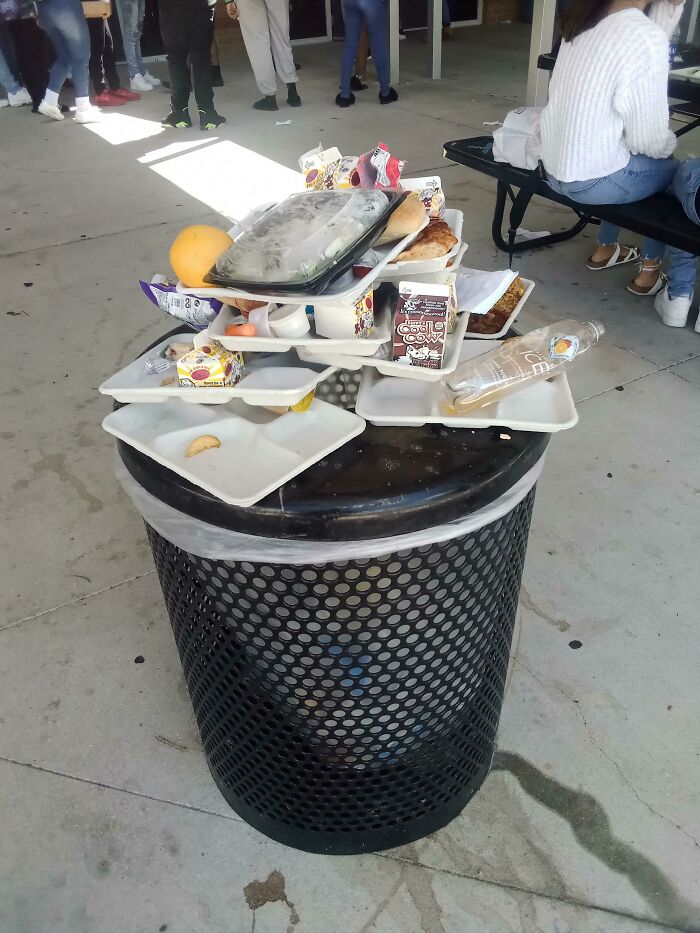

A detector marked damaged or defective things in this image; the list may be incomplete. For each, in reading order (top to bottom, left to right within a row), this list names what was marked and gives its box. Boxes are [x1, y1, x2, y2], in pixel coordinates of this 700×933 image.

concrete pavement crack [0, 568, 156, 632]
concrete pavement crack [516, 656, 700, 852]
==
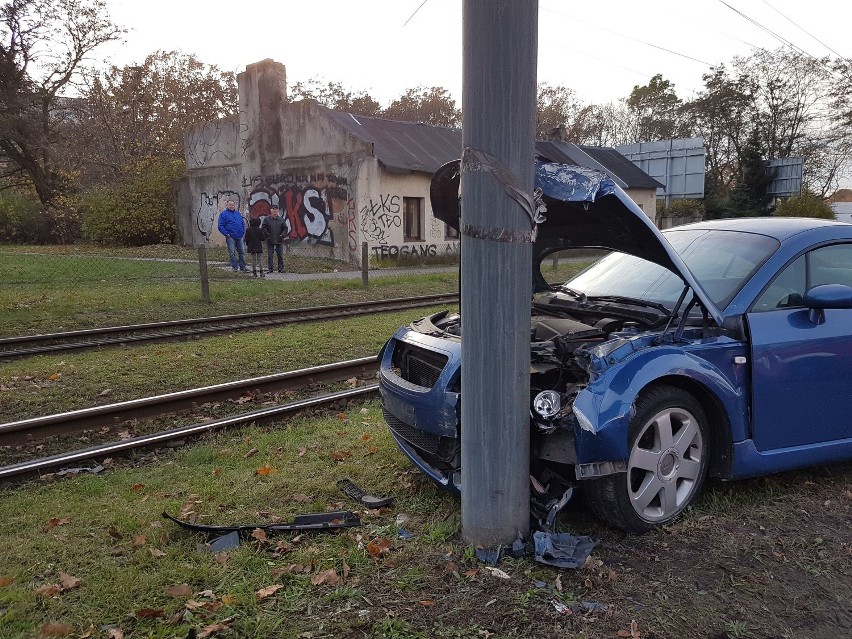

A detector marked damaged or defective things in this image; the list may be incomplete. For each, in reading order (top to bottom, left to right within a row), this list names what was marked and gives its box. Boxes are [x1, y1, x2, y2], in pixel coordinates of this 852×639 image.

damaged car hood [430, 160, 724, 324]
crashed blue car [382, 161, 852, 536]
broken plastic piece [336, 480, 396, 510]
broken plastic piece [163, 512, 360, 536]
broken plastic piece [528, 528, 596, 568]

Requirements = Reproduce word for word the data lines starting at the one that contains "this 852×639 image." and ending at the one that contains "broken plastic piece [528, 528, 596, 568]", with both of those lines included.

Final answer =
A detector marked damaged or defective things in this image; the list may be incomplete. For each, in reading order (top to bottom, left to right within a row), this list names what was marked and gives its box. Boxes are [x1, y1, x2, y2], in pixel coordinates of this 852×639 image.

damaged car hood [430, 160, 724, 324]
crashed blue car [382, 161, 852, 536]
broken plastic piece [336, 480, 396, 510]
broken plastic piece [163, 512, 360, 536]
broken plastic piece [528, 528, 596, 568]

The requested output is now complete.